Trifolium sylvaticum Gérard ex Loisel., espèce euryméditerranéenne à large répartition, est un taxon rare en France. Il vient d’être découvert dans le centre-Hérault, sur la commune de Saint-Jean-de-Fos, dans un milieu assez atypique pour la région, avec d’autres espèces rares, comme Trifolium bocconei Savi. Cette observation complète l’aire de répartition de la plante en France, désormais présente dans cinq départements.

Abstract

Trifolium sylvaticum Gérard ex Loisel, a widely distributed Eurymediterranean species, is a rare taxon in France. It has just been discovered in the centre-Hérault, in the commune of Saint-Jean-de-Fos, in a rather atypical environment for the region, with other rare species, such as Trifolium bocconei Savi. This observation completes the range of the plant in France, now present in five departments.

1. L’observation de la plante et son milieu

Le confinement lié à la crise sanitaire de l’année 2020, s’il a limité les déplacements botaniques comme les autres, a permis d’approfondir, par la force des choses, la connaissance de la flore à proximité de nos domiciles. Ces herborisations locales peuvent réserver d’excellentes surprises. C’est ainsi que l’un d’entre nous (GF) a découvert dans sa commune de résidence un milieu particulièrement atypique pour la région pendant l’heure quotidienne de déplacement autorisé, le 6 mai 2020. Parmi un cortège d’espèces rares pour le département de l’Hérault, la présence de Trifolium sylvaticum constitue un apport remarquable pour la flore du département.

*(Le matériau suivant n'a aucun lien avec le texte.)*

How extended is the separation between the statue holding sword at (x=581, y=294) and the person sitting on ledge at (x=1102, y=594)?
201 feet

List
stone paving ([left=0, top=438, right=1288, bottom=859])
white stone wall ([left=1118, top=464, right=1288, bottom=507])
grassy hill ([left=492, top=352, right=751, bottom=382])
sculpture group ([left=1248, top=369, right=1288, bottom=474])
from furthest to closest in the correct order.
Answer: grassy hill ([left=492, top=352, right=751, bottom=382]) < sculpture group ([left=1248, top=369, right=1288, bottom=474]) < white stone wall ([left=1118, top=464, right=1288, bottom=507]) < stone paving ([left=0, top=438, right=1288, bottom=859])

Figure 1. Pelouse-friche sur sol décalcifié abritant une station de Trifolium sylvaticum. Au fond, ripisylve et bois de chêne vert. Saint-Jean-de-Fos (34), le 6 mai 2020 ; © Guillaume Fried.

Les deux stations, très proches l’une de l’autre, se trouvent au sud du village de Saint-Jean-de-Fos sur des alluvions de la moyenne terrasse de l’Hérault, 20 m au-dessus du lit du fleuve. Les sols établis sur ces terrasses correspondent à des sables et graviers, avec une forte décalcification des horizons superficiels (Alabouvette, 1982). Le paysage est dominé par la vigne et comprend aussi de nombreuses friches et quelques gravières abandonnées. Le bord de la terrasse est boisé : une ripisylve occupe la pente donnant sur l’Hérault tandis que le sommet est dominé par un mince liseré de Quercus ilex. En quelques rares endroits, le boisement de chêne vert est plus large et comprend en son sein une végétation de maquis ouvert avec des pelouses à Tuberaria guttata. D’autres espèces intéressantes ou originales pour la moyenne vallée de l’Hérault ont été trouvées dans cette zone de pelouses décalcifiées, notamment : Anarrhinum bellidifolium, Kengia serotina, Lathyrus angulatus, Micropyrum tenellum, Teesdalia coronopifolia, Trifolium bocconei et Trifolium hirtum (nous utilisons Flora Gallica comme référentiel taxonomique).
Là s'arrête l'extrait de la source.